Clinical Research activities by pharmaceutical firms are generally outsourced to Clinical Research Organizations (CROs). There are many issues associated with clinical trials like inadequate informed consent, weaknesses of IRB/IEC, inadequate compensation and lack of post-access treatment by these CROs. CDSCO has put up a registration criteria and has issued a draft rules for these mushrooming CROs registration. As per schedule Y-1,[84] a CRO can carry out clinical research activities for five years if it is duly registered.

Speeding Up Review Process

Review process of clinical trials related applications by CDSCO has been very slow earlier but it has been speeded up by dividing applications in two categories; Category A – is a category where applications are received from the countries where review processes are matured and follow international ethical norms. Category B contains applications from other countries. The median review process has reduced from 16 weeks to 10 weeks and is targeted to be 45 days only. The introduction of e-governance initiatives has made file tracking system and daily dispatch of reports more transparent and accountable.

Clinical Trial Inspection

In 2008 the CDSCO started inspection of clinical trials in India.[85] But Full fledge onsite inspection started quite recently in 2010 by US-FDA trained Indian Inspectors and regulatory experts to uphold the quality of the trials.
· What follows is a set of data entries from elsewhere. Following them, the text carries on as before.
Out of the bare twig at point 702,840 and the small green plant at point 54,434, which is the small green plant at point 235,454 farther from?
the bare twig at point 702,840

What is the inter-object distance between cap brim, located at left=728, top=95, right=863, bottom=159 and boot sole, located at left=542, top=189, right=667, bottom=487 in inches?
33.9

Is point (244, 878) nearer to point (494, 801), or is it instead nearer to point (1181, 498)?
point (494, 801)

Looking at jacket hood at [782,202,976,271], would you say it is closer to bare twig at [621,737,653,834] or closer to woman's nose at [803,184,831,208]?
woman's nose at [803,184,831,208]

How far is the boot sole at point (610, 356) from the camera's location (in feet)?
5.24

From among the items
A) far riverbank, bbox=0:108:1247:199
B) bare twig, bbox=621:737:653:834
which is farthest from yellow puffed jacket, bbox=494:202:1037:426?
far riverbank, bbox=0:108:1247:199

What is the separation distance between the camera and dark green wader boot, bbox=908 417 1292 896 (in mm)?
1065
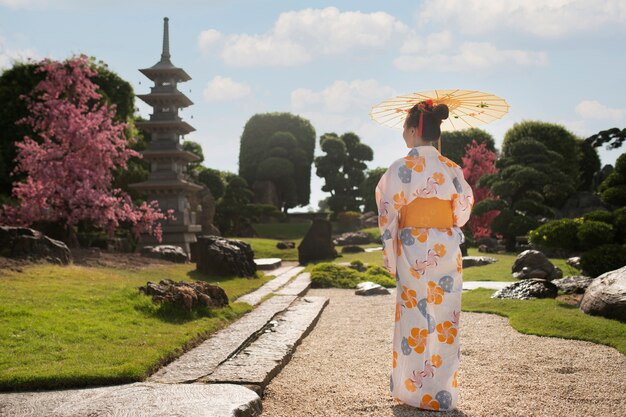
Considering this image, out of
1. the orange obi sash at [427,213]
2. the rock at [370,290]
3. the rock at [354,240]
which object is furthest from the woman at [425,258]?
the rock at [354,240]

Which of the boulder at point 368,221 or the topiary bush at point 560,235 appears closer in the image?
the topiary bush at point 560,235

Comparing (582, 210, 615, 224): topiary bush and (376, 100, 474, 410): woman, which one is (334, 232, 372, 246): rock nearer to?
(582, 210, 615, 224): topiary bush

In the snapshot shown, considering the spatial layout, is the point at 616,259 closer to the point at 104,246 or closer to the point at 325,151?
the point at 104,246

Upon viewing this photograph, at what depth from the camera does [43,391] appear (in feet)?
14.3

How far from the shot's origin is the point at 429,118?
4.50m

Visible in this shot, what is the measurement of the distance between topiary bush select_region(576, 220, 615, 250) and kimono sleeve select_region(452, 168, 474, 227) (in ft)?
21.1

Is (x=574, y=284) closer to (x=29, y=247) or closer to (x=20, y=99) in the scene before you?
(x=29, y=247)

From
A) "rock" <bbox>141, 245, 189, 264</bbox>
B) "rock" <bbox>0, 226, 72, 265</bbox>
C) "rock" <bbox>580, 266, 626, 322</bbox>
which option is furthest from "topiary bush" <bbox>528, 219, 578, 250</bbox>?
"rock" <bbox>141, 245, 189, 264</bbox>

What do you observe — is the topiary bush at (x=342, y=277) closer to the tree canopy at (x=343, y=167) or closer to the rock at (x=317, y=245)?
the rock at (x=317, y=245)

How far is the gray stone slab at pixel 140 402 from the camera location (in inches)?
143

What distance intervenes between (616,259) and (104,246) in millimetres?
14495

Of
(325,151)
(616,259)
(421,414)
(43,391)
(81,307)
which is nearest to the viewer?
(421,414)

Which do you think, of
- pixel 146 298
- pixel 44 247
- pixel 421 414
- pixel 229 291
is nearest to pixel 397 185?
pixel 421 414

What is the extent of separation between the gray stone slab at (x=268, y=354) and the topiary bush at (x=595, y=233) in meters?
5.11
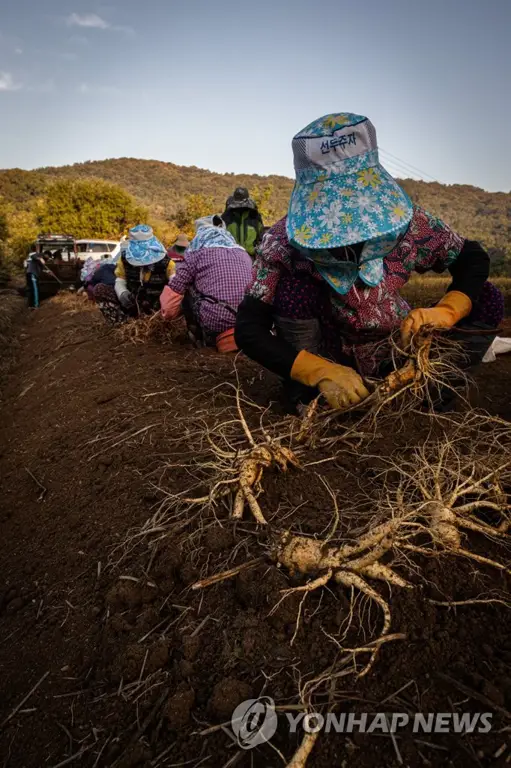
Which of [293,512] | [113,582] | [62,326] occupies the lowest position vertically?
[62,326]

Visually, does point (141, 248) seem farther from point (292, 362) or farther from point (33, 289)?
point (33, 289)

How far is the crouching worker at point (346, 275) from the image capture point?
1662 millimetres

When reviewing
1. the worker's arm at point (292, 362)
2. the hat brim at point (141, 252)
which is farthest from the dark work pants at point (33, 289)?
the worker's arm at point (292, 362)

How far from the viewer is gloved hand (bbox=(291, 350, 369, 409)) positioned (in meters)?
1.89

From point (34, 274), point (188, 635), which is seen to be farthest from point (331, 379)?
point (34, 274)

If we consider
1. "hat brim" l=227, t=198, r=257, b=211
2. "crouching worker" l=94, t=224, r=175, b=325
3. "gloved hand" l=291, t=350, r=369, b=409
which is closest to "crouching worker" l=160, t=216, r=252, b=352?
"crouching worker" l=94, t=224, r=175, b=325

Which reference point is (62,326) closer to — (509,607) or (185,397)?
(185,397)

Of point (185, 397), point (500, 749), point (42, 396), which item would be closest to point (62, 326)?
point (42, 396)

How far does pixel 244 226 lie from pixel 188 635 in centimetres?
573

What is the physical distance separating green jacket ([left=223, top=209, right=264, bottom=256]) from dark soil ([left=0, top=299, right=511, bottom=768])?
4620 mm

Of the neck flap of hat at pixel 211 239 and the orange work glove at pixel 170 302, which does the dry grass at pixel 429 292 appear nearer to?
the neck flap of hat at pixel 211 239

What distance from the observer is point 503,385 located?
3.23m

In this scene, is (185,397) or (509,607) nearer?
(509,607)

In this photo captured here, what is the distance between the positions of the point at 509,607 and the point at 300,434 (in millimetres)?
885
CDSCO has also started a Clinical Trial Inspection Programme and released a guidance document for clinical trial inspection of the site of clinical trial, Sponsor and CROs facilities as well as providing information to the investigators, Sponsors and CROs about procedures of inspection and follow up action.

Despite good guidelines in the book, there implementation has been a problem for the government. Many cases including Anticancer drug study in Kerala,[38] recruitment of poor family's children at AIIMS resulting in death of around 49 kids[86] points to the finger at the weaknesses of Institutional Review board/Independent Ethics committee.

Furthermore, many startling lapses on the part of Indian drug regulatory bodies have surfaced after the observation of 59th report of the Parliamentary Standing Committee on Health and Family Welfare. It is now obvious that much more needs to be done to prevent the unnecessary approvals of drug under waiver clause of 122A, 122B, 122D, 122DA, 122DAA and 122E of the Schedule Y rules and blocking the approvals of FDCs which are already banned in other countries.

In our view the Indian regulatory agency still have much to learn and realize the need for availability of safe medication in the public domain. There is a need to introduce new updated dynamic monitoring tools such as Adverse Events Reporting system (AERS) inbuilt in its website and Risk Evaluation and Mitigation Strategies (REMS) by the pharmaceutical companies as needed by FDA. It needs to frame a more systematic review process of drugs before approval as well as framing a priority review setup for Indian specific drugs discovery and marketing.